My learning of the Christian life, along with that of most of my friends, had pivoted on Martin Luther and John Calvin, brilliant and comprehensive thinkers, writers, and exegetes of Scripture. They taught me to think largely and passionately about God and the Scriptures. For them, reforming the Christian life was primarily (but not entirely) a matter of recovering right thinking, understanding doctrine, interpreting Scripture. Teresa and John worked from the other end. They took up matters of the soul, reforming Christian living by taking seriously the life of prayer and recovering the ways of prayer. They gave themselves to discerning the illusions and pitfalls that interfere with receiving what God is giving and reducing prayer to a self-help project with little concern for relationship and love, adoration and mystery.

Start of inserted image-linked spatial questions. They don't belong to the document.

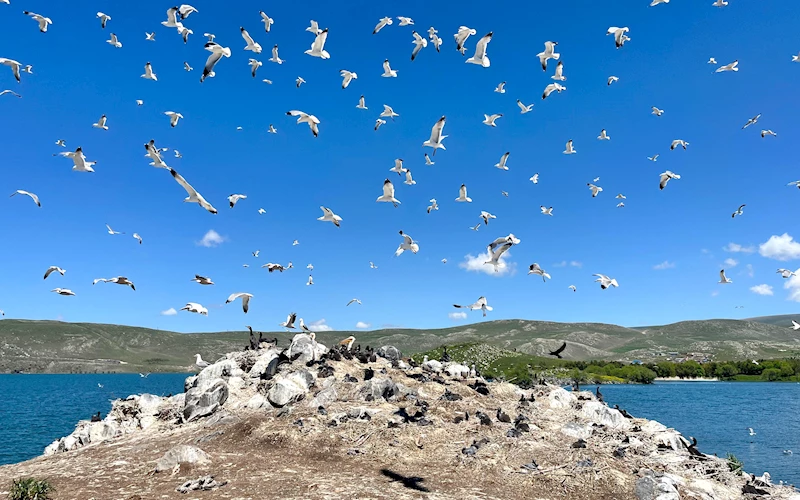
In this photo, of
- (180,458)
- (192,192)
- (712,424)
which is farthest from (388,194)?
(712,424)

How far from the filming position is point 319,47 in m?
24.5

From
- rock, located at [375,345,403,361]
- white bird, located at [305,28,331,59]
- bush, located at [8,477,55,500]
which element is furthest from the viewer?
rock, located at [375,345,403,361]

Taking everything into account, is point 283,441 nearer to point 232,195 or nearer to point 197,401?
point 197,401

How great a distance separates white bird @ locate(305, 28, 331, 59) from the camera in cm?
2412

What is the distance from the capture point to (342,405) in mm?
23109

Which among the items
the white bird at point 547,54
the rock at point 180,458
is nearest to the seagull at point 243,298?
the rock at point 180,458

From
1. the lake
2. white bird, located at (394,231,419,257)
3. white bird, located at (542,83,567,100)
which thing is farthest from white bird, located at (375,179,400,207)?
the lake

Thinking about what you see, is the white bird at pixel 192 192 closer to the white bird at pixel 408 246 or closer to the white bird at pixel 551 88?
the white bird at pixel 408 246

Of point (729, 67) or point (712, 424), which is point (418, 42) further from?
point (712, 424)

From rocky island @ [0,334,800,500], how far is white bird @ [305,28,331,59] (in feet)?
53.3

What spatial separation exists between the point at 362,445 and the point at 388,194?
11447 millimetres

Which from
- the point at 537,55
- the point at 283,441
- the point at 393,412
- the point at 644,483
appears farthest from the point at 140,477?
the point at 537,55

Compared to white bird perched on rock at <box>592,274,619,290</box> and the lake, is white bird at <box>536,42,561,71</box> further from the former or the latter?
the lake

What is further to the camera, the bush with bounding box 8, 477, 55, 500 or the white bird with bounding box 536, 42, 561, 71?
the white bird with bounding box 536, 42, 561, 71
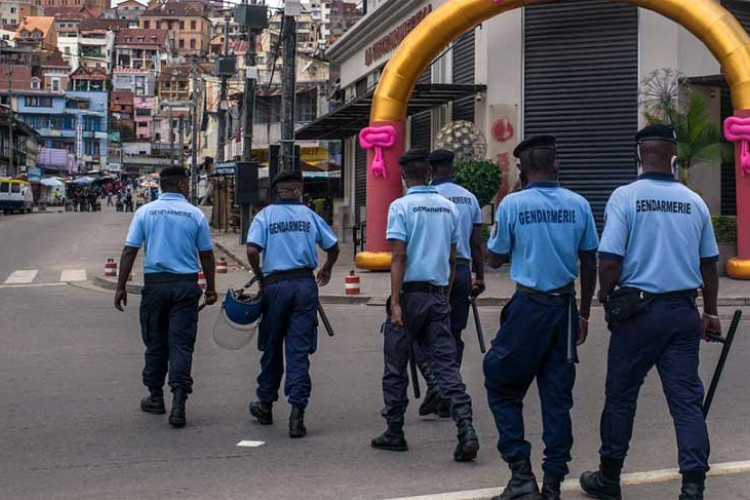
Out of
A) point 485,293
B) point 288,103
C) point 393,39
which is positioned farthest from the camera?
point 393,39

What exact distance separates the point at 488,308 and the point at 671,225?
12175 mm

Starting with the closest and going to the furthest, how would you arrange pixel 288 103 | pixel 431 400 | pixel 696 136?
pixel 431 400
pixel 696 136
pixel 288 103

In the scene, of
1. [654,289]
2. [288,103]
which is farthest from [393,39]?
[654,289]

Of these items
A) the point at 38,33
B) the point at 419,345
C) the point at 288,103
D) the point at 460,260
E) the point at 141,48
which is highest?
the point at 38,33

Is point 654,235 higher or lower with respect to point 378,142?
lower

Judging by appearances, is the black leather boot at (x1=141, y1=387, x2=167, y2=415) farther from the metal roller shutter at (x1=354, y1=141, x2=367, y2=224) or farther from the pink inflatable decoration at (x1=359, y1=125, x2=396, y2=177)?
the metal roller shutter at (x1=354, y1=141, x2=367, y2=224)

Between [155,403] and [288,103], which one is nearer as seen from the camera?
[155,403]

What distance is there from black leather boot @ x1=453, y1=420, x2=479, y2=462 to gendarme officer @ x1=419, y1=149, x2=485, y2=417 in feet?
3.67

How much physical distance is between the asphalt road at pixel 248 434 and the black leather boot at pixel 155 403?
0.39 feet

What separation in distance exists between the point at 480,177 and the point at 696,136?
412 centimetres

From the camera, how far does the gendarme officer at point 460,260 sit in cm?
855

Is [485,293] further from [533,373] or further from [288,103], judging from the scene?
[533,373]

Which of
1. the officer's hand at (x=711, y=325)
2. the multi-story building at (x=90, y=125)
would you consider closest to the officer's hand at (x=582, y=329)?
the officer's hand at (x=711, y=325)

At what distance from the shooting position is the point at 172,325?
8.56 metres
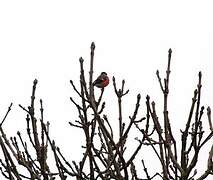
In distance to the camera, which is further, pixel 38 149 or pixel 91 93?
pixel 38 149

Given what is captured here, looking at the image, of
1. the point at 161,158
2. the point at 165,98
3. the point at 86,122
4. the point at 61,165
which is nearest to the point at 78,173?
the point at 61,165

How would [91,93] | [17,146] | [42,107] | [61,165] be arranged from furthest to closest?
1. [42,107]
2. [17,146]
3. [61,165]
4. [91,93]

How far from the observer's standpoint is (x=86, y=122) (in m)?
3.59

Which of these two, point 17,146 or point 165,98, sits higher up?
point 165,98

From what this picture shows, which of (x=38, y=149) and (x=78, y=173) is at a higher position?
(x=38, y=149)

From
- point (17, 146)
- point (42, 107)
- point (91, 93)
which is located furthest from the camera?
point (42, 107)

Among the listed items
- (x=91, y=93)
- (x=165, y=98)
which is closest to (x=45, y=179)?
(x=91, y=93)

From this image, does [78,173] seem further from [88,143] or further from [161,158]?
[161,158]

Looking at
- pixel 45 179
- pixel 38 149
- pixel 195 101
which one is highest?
pixel 195 101

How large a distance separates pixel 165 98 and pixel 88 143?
2.68 feet

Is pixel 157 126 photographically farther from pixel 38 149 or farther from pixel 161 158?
pixel 38 149

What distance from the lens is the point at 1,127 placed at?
12.3 ft

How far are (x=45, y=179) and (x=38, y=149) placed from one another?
39 centimetres

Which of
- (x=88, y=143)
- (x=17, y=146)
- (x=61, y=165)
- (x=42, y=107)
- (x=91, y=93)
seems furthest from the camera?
(x=42, y=107)
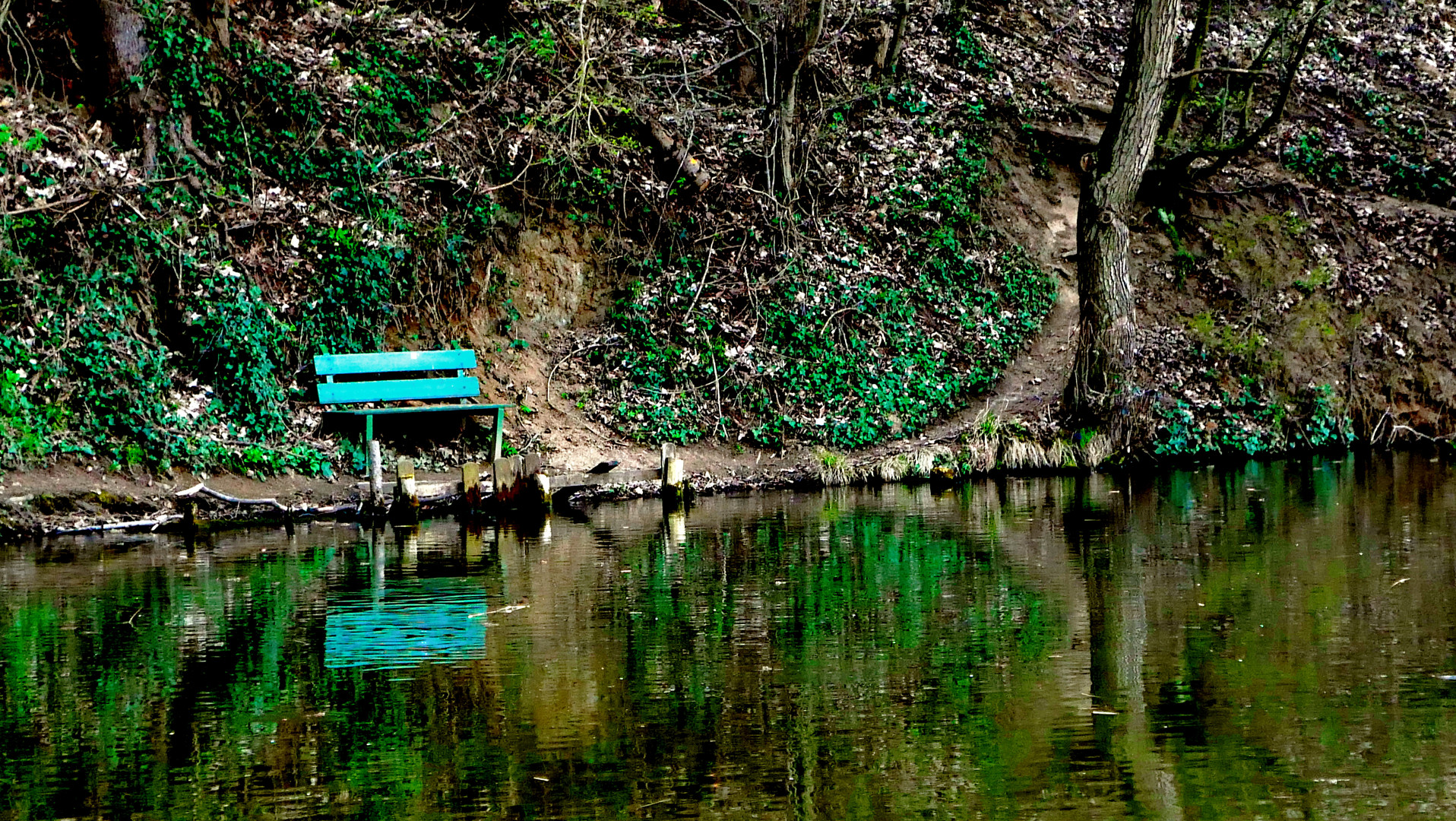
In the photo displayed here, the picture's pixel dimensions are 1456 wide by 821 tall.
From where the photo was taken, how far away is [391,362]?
15.1 m

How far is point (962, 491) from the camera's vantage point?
605 inches

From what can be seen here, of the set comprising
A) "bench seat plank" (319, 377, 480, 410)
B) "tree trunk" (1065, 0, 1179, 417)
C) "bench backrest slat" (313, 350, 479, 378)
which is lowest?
"bench seat plank" (319, 377, 480, 410)

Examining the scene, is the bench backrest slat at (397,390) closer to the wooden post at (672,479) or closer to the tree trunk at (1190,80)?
the wooden post at (672,479)

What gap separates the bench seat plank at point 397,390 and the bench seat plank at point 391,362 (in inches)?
5.5

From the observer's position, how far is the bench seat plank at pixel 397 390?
48.3 ft

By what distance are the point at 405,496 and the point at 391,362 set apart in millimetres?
2449

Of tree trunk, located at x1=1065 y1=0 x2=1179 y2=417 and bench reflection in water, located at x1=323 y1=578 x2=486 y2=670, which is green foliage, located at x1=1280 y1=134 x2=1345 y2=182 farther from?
bench reflection in water, located at x1=323 y1=578 x2=486 y2=670

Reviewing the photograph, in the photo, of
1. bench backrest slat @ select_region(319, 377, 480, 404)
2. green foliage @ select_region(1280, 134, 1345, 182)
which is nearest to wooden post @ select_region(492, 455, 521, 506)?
bench backrest slat @ select_region(319, 377, 480, 404)

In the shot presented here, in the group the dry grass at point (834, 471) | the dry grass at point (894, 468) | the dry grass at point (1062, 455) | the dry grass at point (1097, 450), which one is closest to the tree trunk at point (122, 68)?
the dry grass at point (834, 471)

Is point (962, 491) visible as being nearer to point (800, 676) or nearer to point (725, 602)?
point (725, 602)

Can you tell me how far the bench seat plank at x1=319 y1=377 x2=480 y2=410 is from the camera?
1474cm

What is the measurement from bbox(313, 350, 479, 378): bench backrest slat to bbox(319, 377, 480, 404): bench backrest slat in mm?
66

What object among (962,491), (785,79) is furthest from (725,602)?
(785,79)

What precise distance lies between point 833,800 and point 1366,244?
18.3 meters
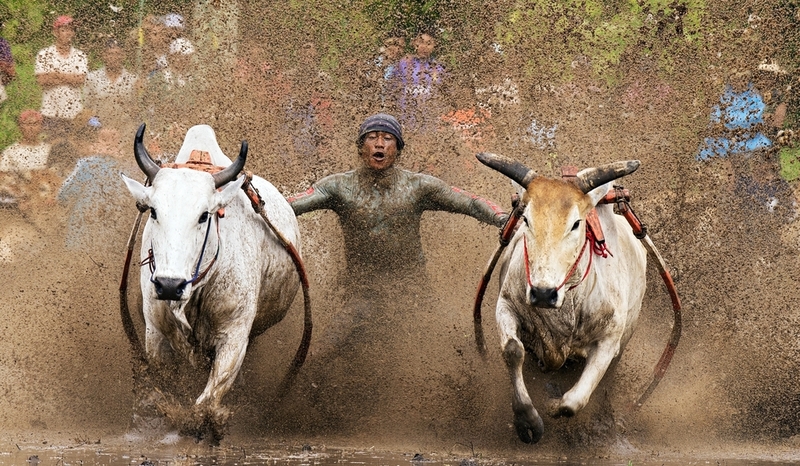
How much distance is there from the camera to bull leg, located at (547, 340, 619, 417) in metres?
6.49

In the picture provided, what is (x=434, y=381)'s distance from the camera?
26.8 feet

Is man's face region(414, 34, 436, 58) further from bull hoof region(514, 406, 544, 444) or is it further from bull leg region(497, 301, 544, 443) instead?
bull hoof region(514, 406, 544, 444)

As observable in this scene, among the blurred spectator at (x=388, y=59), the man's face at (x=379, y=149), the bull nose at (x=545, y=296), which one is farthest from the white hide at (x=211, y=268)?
the blurred spectator at (x=388, y=59)

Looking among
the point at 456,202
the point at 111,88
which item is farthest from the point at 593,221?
the point at 111,88

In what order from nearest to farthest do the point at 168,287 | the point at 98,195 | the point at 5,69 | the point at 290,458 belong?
the point at 168,287 < the point at 290,458 < the point at 98,195 < the point at 5,69

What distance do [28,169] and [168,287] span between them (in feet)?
18.1

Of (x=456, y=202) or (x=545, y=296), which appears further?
(x=456, y=202)

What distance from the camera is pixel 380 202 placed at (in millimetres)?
8102

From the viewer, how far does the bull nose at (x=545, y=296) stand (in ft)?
19.8

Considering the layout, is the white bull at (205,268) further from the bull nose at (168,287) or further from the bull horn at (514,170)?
the bull horn at (514,170)

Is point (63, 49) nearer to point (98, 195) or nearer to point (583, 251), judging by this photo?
point (98, 195)

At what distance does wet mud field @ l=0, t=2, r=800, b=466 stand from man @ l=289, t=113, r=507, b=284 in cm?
26

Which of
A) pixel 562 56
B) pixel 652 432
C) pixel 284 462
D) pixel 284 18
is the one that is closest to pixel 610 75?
pixel 562 56

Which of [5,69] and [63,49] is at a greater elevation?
[63,49]
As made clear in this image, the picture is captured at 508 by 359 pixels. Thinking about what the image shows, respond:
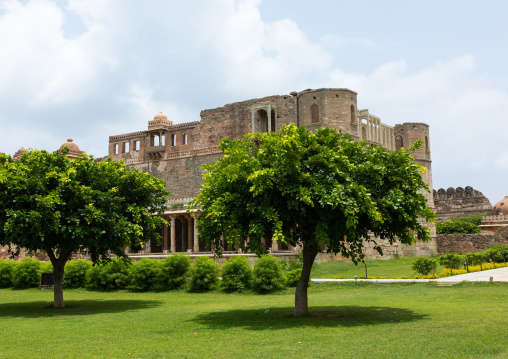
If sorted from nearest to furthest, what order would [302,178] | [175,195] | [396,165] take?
[302,178] → [396,165] → [175,195]

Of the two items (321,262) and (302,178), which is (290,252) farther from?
(302,178)

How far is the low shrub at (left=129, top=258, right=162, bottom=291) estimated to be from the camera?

I have come to visualize Luther and Calvin as mountain people, scaling the heights, taking in the horizon. And I have come to appreciate Teresa and John as valley people, tilling the soil, going to the market, cooking meals. They draw me into honoring the dignity of souls at work and play, returning me daily to the sweet mysteries of prayer.
PREFACE
MANSIONS OF THE HEART EMERGED OUT OF CONFUSION and frustration, mine and maybe yours. As a pastor, and then a spiritual formation teacher, coach, church consultant, and spiritual director, I have seen two converging movements that God means for good but that are giving many of us real headaches. A lot of us are recognizing that we need to pay much more attention to our own spiritual growth and that of maturing Christians. We look at the amazing lives of followers of Jesus in the Gospels and Epistles, and then we look at our own lives and churches and wonder whats going wrong. We know there has to be more. Although many of us have been hot after the discipleship of new Christians, the tendency of our church programming has been to stop there and leave the ongoing discipleship of maturing Christians to hit-or-miss circumstance. Sometimes we realize our lack of spiritual growth through our unfulfilled longings, and sometimes only because our spiritual immaturity gets us into trouble. Either way, we end up frustrated and confused.
Another movement has to do with our growing realization that the church has to become outwardly focused. Many of us are reclaiming our missional responsibility to move into the culture around us with the love of Jesus, but we are also realizing that it takes increasing spiritual maturity for followers of Jesus to really be salt and light in our neighborhoods and the dark places of the world. So, even though we sense what Jesus would have us do, we are frustrated by our inability, personally and as a community, to follow Him in spiritual authority and power.